China is poised to up its nuclear energy capacity targets to 70 GWe by 2020, according to reports in Chinese state media. The revision is awaiting approval by the State Council.
|Nuclear construction work in China (Image: CNNC)
The 9 GWe capacity of China's 11 operating nuclear power plants currently meets around 2% of the country's electricity demand. At present, China's formal nuclear capacity target for 2020 is 40 GWe, although 2008 projections from the State Energy Bureau (SEB) and the China Electrical Council have put the figure at 50-60 GWe. The target for 2030 is an amazing 160 GWe - roughly equal to the sum of the French and American national fleets, the two current largest.
The latest figure of 70 GWe for 2020 was reported in the English-language China Daily and also in the Chinese-language 21st Century Business Herald, both state-run publications, citing the National Energy Administration (NEA). NEA officials mentioned the possibility of upping the target to 70 GWe late in 2008.
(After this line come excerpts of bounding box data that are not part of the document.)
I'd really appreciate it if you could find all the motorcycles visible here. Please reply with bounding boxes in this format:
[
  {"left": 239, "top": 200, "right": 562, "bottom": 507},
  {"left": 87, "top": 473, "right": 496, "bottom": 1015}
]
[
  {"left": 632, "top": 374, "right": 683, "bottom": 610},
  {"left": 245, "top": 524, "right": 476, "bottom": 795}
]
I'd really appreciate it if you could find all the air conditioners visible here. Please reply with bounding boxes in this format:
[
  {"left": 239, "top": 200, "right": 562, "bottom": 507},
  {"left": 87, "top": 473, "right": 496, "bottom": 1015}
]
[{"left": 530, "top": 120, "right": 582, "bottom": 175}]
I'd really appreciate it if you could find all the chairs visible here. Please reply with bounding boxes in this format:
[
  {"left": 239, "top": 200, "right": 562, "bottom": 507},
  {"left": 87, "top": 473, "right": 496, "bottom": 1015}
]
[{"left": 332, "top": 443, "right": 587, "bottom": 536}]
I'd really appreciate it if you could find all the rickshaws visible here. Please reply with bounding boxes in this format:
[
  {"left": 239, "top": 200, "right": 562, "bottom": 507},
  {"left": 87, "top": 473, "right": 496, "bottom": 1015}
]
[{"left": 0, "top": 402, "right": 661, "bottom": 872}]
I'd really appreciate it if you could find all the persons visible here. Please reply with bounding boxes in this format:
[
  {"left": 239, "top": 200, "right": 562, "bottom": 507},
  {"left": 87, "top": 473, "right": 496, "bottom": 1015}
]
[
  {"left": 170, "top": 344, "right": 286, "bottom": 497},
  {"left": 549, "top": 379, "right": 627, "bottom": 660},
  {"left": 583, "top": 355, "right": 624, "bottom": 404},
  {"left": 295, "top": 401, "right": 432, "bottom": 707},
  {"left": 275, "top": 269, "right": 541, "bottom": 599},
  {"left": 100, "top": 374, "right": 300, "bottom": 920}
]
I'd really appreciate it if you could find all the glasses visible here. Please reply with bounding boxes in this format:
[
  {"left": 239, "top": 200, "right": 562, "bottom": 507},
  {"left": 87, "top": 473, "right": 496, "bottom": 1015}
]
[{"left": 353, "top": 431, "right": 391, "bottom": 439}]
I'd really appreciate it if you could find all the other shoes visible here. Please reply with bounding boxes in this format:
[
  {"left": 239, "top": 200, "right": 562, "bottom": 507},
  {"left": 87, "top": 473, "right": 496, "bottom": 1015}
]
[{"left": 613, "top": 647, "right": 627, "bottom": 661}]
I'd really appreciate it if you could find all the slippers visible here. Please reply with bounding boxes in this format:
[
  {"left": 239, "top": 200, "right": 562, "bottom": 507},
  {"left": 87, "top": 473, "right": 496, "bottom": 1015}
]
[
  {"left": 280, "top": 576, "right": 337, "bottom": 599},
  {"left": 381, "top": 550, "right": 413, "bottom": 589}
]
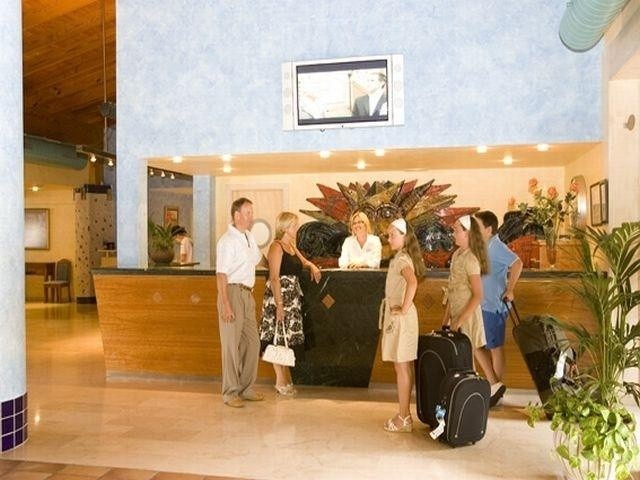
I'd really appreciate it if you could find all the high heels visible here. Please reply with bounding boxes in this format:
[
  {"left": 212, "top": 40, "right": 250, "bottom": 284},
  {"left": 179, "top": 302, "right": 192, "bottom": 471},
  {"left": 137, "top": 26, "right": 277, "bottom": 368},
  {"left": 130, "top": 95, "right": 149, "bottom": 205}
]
[{"left": 383, "top": 413, "right": 412, "bottom": 432}]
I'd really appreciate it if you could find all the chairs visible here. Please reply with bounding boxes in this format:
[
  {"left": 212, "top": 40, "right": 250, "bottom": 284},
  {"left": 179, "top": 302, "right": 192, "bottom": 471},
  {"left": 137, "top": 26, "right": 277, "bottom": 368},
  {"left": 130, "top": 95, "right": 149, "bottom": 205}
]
[{"left": 43, "top": 258, "right": 72, "bottom": 304}]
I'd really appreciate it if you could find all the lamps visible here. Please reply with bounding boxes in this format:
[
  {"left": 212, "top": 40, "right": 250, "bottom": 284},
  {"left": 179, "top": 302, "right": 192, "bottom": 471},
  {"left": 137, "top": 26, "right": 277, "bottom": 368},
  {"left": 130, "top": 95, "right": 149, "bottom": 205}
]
[{"left": 75, "top": 144, "right": 178, "bottom": 181}]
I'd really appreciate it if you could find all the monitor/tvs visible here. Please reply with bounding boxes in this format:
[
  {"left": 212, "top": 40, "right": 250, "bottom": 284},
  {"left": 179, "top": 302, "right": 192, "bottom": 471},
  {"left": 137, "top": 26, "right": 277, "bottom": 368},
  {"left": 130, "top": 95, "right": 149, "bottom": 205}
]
[{"left": 281, "top": 53, "right": 405, "bottom": 132}]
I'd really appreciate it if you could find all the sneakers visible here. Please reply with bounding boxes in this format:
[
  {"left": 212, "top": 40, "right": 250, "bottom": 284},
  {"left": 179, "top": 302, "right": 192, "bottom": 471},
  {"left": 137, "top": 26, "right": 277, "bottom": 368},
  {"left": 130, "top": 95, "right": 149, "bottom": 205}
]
[
  {"left": 246, "top": 391, "right": 265, "bottom": 400},
  {"left": 228, "top": 398, "right": 244, "bottom": 407},
  {"left": 490, "top": 380, "right": 506, "bottom": 408}
]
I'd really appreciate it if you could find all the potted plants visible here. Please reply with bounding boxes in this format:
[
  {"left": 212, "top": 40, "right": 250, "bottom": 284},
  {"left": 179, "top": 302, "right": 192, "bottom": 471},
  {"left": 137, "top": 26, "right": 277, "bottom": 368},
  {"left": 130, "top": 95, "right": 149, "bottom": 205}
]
[
  {"left": 148, "top": 215, "right": 186, "bottom": 263},
  {"left": 515, "top": 218, "right": 640, "bottom": 480}
]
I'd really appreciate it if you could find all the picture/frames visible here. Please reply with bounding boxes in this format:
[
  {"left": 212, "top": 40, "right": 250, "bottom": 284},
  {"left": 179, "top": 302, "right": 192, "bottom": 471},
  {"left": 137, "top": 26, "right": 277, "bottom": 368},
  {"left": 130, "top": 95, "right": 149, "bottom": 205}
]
[
  {"left": 589, "top": 180, "right": 601, "bottom": 226},
  {"left": 600, "top": 180, "right": 609, "bottom": 224},
  {"left": 164, "top": 205, "right": 181, "bottom": 226},
  {"left": 25, "top": 207, "right": 51, "bottom": 251}
]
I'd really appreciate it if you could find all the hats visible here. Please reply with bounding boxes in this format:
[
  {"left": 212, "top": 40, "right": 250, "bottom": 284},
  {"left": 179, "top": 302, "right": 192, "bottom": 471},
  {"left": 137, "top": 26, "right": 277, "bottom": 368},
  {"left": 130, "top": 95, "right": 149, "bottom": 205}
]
[{"left": 171, "top": 225, "right": 184, "bottom": 236}]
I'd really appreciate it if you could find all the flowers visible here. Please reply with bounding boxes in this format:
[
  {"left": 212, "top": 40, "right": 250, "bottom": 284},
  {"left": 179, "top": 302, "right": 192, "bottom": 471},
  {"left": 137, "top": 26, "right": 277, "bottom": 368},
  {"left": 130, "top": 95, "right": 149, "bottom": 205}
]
[{"left": 505, "top": 176, "right": 584, "bottom": 242}]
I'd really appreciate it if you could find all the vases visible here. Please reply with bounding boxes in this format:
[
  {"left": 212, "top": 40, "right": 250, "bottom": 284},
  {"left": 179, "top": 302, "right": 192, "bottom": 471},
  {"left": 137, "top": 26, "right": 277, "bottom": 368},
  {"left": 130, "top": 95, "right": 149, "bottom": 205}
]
[{"left": 530, "top": 237, "right": 549, "bottom": 269}]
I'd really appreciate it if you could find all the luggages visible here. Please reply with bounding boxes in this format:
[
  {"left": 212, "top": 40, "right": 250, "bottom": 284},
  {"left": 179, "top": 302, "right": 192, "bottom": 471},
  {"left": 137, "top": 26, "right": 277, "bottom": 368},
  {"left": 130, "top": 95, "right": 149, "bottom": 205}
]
[
  {"left": 414, "top": 325, "right": 472, "bottom": 429},
  {"left": 504, "top": 297, "right": 580, "bottom": 421},
  {"left": 439, "top": 369, "right": 491, "bottom": 448}
]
The reports also say that NEA officials have recommended that the current nuclear construction program should be speeded up, with work to start on 16 units totalling over 10 GWe over the next three years. China is currently building some ten reactors - work started on six units in 2008 alone - with many more about to start construction, and it seems likely that the 16 units mentioned in latest reports are included in the construction starts that are already planned. According to 21st Century Business Herald, in addition to the construction starts that are already expected this year, approval has been given for preliminary work on three new inland nuclear power plants at Hunan, Hubei and Jiangxi.